Este tipo de problemas está suponiendo un quebradero de cabeza para la marca japonesa y también para sus pilotos. No es la primera vez que pasa esta temporada. Al problema de la poca potencia que genera la RC213V en marchas cortas se le suma también la escasa estabilidad que tanto Lorenzo como Márquez han detectado cuando sopla viento lateral. A ambos también se les ha salido la cadena (no es casualidad) y Lorenzo arrastra problemas con la electrónica desde que la lió con el embrague en la salida de Termas de Río Hondo. "Se cambiaron algunas pequeñas cosas en los botones para que yo me encontrase más cómodo y hacerme así la vida mejor, pero eso ha traído otros problemas [...] Creemos que tenemos la solución a los problemas, pero todo pasa por algo", ha advertido el balear este jueves a EFE.

La fiabilidad japonesa

Los constantes sucesos 'paranormales' también han afectado a Crutchlow, que, como Marc, besó el suelo del 'rodeo' americano y no sumó puntos para su fábrica. En Austin, los fallos de la firma del 'ala dorada' le costaron el peor resultado en 37 años y lo peor de todo no es eso, sino el hermetismo japonés. "No se han encendido las alarmas, pero cuando hay un mínimo problema nos paran todo, sacan los motores, se revisa la electrónica, se mira todo... Para Honda, la prioridad absoluta es la fiabilidad de la moto, eso está por encima incluso de un campeonato, es lo que más cuidan, que la moto no se rompa y acabe las carreras", aseguró para 'Motociclismo' Óscar Haro, CEO del equipo LRC - Honda, aportando un poco de luz al 'meollo'.

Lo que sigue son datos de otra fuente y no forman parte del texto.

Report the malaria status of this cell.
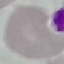
Uninfected.

Photographed with a smartphone camera at the microscope eyepiece. Thin blood film. Cell patch, automatically extracted from a larger field of view and resized to 64 × 64 pixels. Giemsa stain.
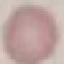 Malaria status: uninfected. Photographed with a smartphone camera at the microscope eyepiece. Giemsa stain. Automatically extracted cell patch, resized to 64 × 64 pixels. Thin blood film.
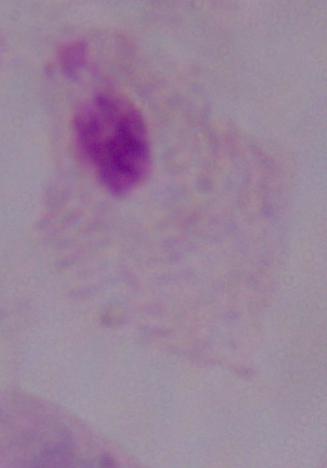

identification: trichomonad
magnification: 1000x
modality: micrograph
Give the position of every leukocyte visible.
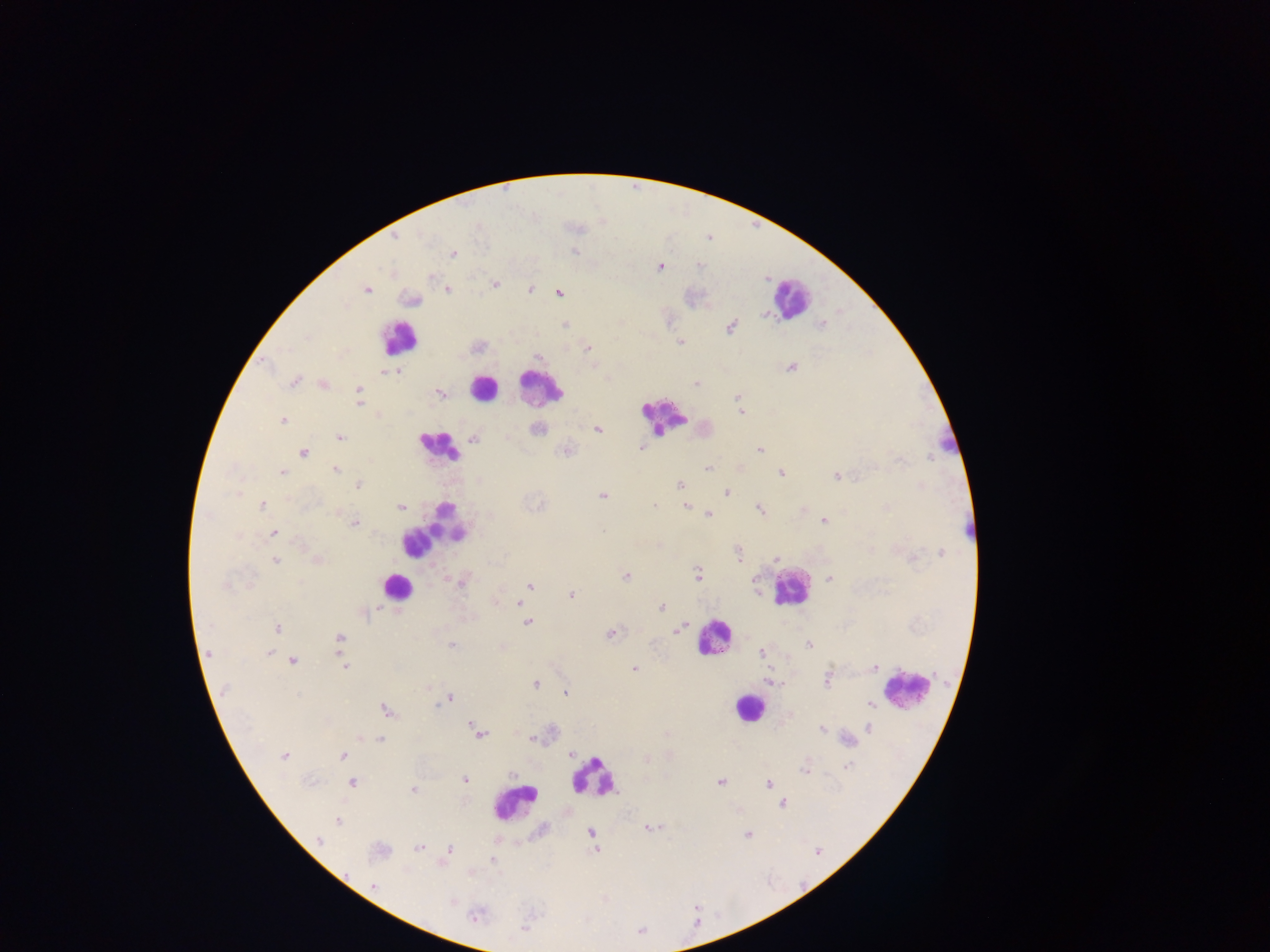

No leukocytes observed.

Approximate centers as (x, y) in pixels.
Summary:
  - Plasmodium parasite locations: (396, 240), (574, 250), (453, 253), (575, 254), (660, 267), (432, 276), (496, 283), (368, 289), (530, 289), (448, 290), (559, 294), (766, 314), (821, 323), (566, 326), (731, 328), (307, 337), (679, 343), (588, 348), (539, 358), (791, 369), (399, 372), (383, 373), (297, 377), (293, 382), (694, 384), (359, 390), (438, 392), (558, 395), (736, 399), (360, 403), (740, 412), (282, 420), (538, 429), (597, 429), (339, 438), (474, 439), (642, 447), (759, 449), (305, 453), (898, 458), (706, 469), (337, 471), (781, 472), (283, 473), (836, 476), (359, 484), (679, 484), (727, 492), (236, 494), (601, 497), (655, 504), (263, 505), (686, 506), (401, 507), (758, 509), (886, 509), (709, 514), (822, 519), (355, 523), (605, 531), (274, 534), (301, 542), (738, 553), (776, 559), (316, 560), (909, 560), (276, 561), (697, 575), (626, 577), (447, 578), (830, 579), (225, 584), (530, 584), (571, 595), (518, 603), (376, 606), (662, 609), (365, 614), (525, 618), (528, 623), (687, 624), (277, 628), (681, 629), (610, 635), (339, 638), (451, 645), (269, 652), (208, 653), (759, 653), (293, 660), (342, 660), (344, 666), (877, 669), (634, 670), (829, 677), (536, 683), (224, 690), (565, 692), (298, 694), (450, 697), (871, 704), (386, 710), (868, 727), (821, 728), (481, 735), (360, 737), (525, 738), (381, 741), (532, 741), (284, 755), (342, 756), (570, 757), (848, 764), (802, 772), (464, 780), (353, 783), (721, 784), (768, 784), (414, 790), (782, 804), (737, 809), (337, 820), (648, 829), (746, 836), (320, 839), (418, 848), (450, 848), (374, 888), (452, 903), (524, 929)
  - Image size: 1270×952 pixels
  - Capture: mobile-phone photograph through a microscope
  - Preparation: thick blood film
  - Country: Ghana
  - Field of view: single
Classify this cell by malaria status.
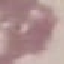

It is uninfected.

Summary:
  - Preparation: thin smear
  - Stain: Giemsa
  - Image type: automatically extracted cell patch, resized to 64 × 64 pixels
  - Capture: smartphone camera at the microscope eyepiece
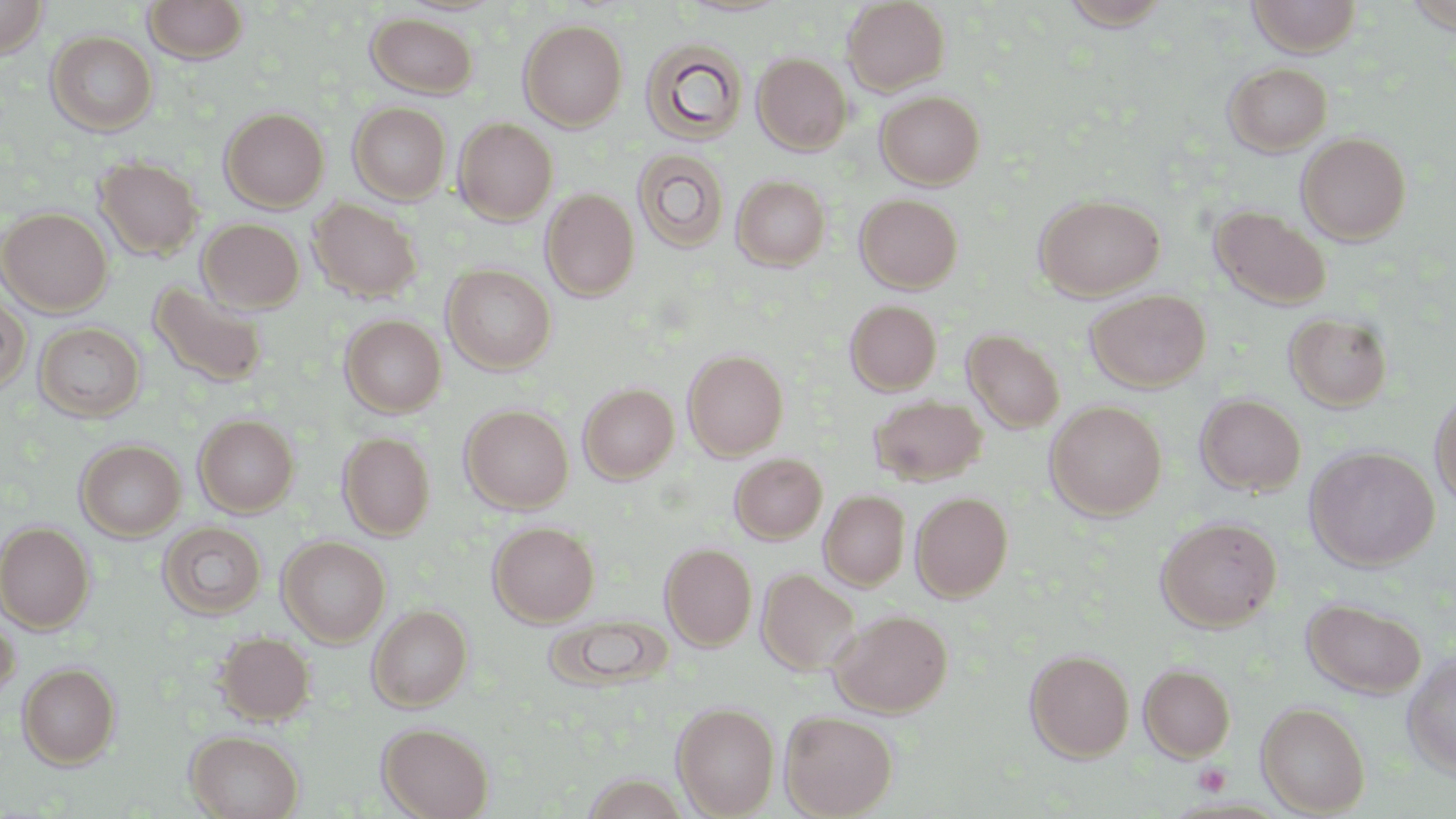
Summary:
  - Coordinate format: approximate bounding boxes as (x1,y1)-(x2,y2) corner pairs in pixels
  - Platelet locations: (1194,763)-(1231,796)
  - Uninfected red blood cell locations: (0,0)-(50,58), (143,0)-(249,64), (1246,0)-(1363,56), (842,1)-(951,95), (1058,1)-(1173,30), (1403,3)-(1456,36), (366,12)-(479,98), (518,19)-(628,130), (46,30)-(158,136), (640,37)-(749,146), (752,53)-(852,154), (1224,61)-(1332,155), (876,90)-(985,189), (349,102)-(451,204), (220,107)-(330,212), (454,117)-(558,224), (1296,132)-(1412,245), (632,149)-(729,252), (94,156)-(203,260), (731,175)-(831,270), (541,189)-(640,301), (855,193)-(963,293), (1034,195)-(1165,299), (308,198)-(423,303), (1211,206)-(1331,310), (0,207)-(113,315), (197,218)-(305,312), (442,264)-(556,374), (148,281)-(269,388), (1085,289)-(1211,392), (0,293)-(30,395), (844,299)-(942,395), (1284,311)-(1392,412), (339,314)-(447,417), (33,321)-(146,422), (963,329)-(1066,433), (682,349)-(789,460), (578,383)-(679,483), (1429,388)-(1456,510), (1195,393)-(1306,496), (869,395)-(987,485), (1045,401)-(1167,519), (460,404)-(574,513), (194,414)-(299,517), (338,431)-(435,540), (75,439)-(186,541), (1305,446)-(1440,571), (730,453)-(828,544), (819,490)-(910,590), (911,492)-(1013,601), (1156,516)-(1282,632), (0,521)-(95,632), (488,521)-(599,626), (159,522)-(267,620), (277,536)-(390,646), (660,543)-(757,650), (757,567)-(861,677), (1302,598)-(1426,699), (368,605)-(473,711), (0,609)-(20,708), (830,609)-(953,717), (547,614)-(671,692), (215,631)-(315,725), (1025,649)-(1135,761), (1402,653)-(1456,778), (17,663)-(121,769), (1139,663)-(1235,760), (1257,701)-(1370,816), (672,702)-(779,817), (779,710)-(899,818), (378,722)-(494,819), (186,730)-(304,818)
  - Slide-level diagnosis: no evidence of blood parasites
  - Magnification: 1000x
  - Field of view: one of a larger specimen
  - Image size: 1456×819 pixels
  - Preparation: thin blood smear
  - Modality: optical microscopy
  - Stain: May-Grünwald-Giemsa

Márquez y Lorenzo no han tenido una pretemporada fácil al arrastrar problemas físicos que han mermado su preparación en este inicio de campeonato. Marc, que conoce la casa como nadie, ha logrado buenos resultados mercerd a esto. En cambio, para Lorenzo la 'burra' era una completa desconocida. El cambio le llegó tras tratarse del tobillo, el escafoides y recuperarse de una fisura en su costilla en un último golpe de mala suerte en Losail. Lejos de ponerle las cosas más fáciles, la Honda se ha mostrado poco amable. Los japoneses han ganado en velocidad este verano -ya le disputan las rectas a Ducati- pero han perdido en cuestiones de fiabilidad. Son más frágiles. El famoso 'spoiler' del basculante que le copiaron a los italianos y que les iba a dotar de estabilidad ha resultado insuficiente, aunque todavía deben recorrer más kilómetros con él para entenderlo mejor.

El olor a gasolina ya envuelve Jerez y este próximo fin de semana Honda tiene la oportunidad de empezar a demostrar su verdadero potencial, que tiene que ir más allá de la calidad de su afamado 'Dream Team'.